--- Document section ---
In how many ways can 6 people, A, B, C, D, E, F be seated in a row such that C and D are not seated next to each other as well as A and B are not seated next to each other?

Re: Permutations and Combinations [#permalink]
07 Feb 2012, 21:08

Expert's post

1

This post was BOOKMARKED

Smita04 wrote:

In how many ways can 6 people, A, B, C, D, E, F be seated in a row such that C and D are not seated next to each other as well as A and B are not seated next to each other?

A 384 B 396 C 576 D 624 E 696

This is very similar to a question I discussed in a post a week back. Let me give you the link of the post which explains the concept in detail. Perhaps you can check it out and see if you can figure out the answer of this one on your own! I have discussed two methods in it.

Re: Permutations and Combinations [#permalink]
08 Feb 2012, 02:44

Expert's post

5

This post was BOOKMARKED

Smita04 wrote:

In how many ways can 6 people, A, B, C, D, E, F be seated in a row such that C and D are not seated next to each other as well as A and B are not seated next to each other?
---
- **Given request**: Write the next part of the seating-arrangement thread, picking up right after its last line. The entries that come after the seating-arrangement thread have no connection to it.
--- Records shown ---
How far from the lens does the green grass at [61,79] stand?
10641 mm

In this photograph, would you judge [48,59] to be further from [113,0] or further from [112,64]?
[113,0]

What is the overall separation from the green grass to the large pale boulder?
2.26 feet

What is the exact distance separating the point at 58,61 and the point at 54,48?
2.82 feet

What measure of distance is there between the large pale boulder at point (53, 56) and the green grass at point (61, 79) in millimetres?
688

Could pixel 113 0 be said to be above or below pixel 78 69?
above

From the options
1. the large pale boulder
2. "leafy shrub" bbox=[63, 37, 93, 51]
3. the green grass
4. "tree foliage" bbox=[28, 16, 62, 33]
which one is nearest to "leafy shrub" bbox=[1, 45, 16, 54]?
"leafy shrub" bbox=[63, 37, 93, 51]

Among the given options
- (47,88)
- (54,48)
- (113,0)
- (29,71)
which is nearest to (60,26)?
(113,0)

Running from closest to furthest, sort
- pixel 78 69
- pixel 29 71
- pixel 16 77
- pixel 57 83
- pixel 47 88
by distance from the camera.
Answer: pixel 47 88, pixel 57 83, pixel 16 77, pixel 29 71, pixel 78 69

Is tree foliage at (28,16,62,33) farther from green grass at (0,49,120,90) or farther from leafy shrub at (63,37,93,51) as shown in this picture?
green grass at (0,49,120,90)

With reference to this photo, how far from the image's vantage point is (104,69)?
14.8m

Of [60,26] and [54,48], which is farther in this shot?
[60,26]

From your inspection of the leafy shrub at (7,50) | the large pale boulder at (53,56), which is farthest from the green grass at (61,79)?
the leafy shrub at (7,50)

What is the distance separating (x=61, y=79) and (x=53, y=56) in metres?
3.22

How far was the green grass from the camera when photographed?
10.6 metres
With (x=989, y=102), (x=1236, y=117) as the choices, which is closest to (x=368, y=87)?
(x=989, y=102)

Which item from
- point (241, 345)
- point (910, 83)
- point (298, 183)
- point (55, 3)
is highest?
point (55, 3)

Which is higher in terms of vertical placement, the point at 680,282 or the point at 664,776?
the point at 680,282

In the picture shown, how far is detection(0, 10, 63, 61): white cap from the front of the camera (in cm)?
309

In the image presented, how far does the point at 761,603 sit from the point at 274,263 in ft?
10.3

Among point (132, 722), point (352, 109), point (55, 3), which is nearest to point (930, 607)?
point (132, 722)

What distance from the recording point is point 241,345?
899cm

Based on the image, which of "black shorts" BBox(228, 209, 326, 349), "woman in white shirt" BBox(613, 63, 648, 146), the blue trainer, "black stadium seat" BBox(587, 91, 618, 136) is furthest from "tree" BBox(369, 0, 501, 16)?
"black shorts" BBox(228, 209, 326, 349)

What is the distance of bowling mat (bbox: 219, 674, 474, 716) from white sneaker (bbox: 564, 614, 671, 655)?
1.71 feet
---
- **Output for this exercise**:
A 384 B 396 C 576 D 624 E 696

Total # of arrangements of 6 people in a row is 6!;

Now, let's find # of arrangements where C and D as well as A and B ARE seated next to each other. Consider them as a single unit: {AB}, {CD}, E, F. Now, these 4 units can be arranged in 4!, but we should multiply this number by 2*2 as A and B, as well as C and D within their unit can be arranged in two ways: {AB} or {BA}, and {CD} or {DC}. Hence total for this case is 4!*2*2;

So, {# of arrangements}={total}-{restriction}=6!-4!*2*2=624.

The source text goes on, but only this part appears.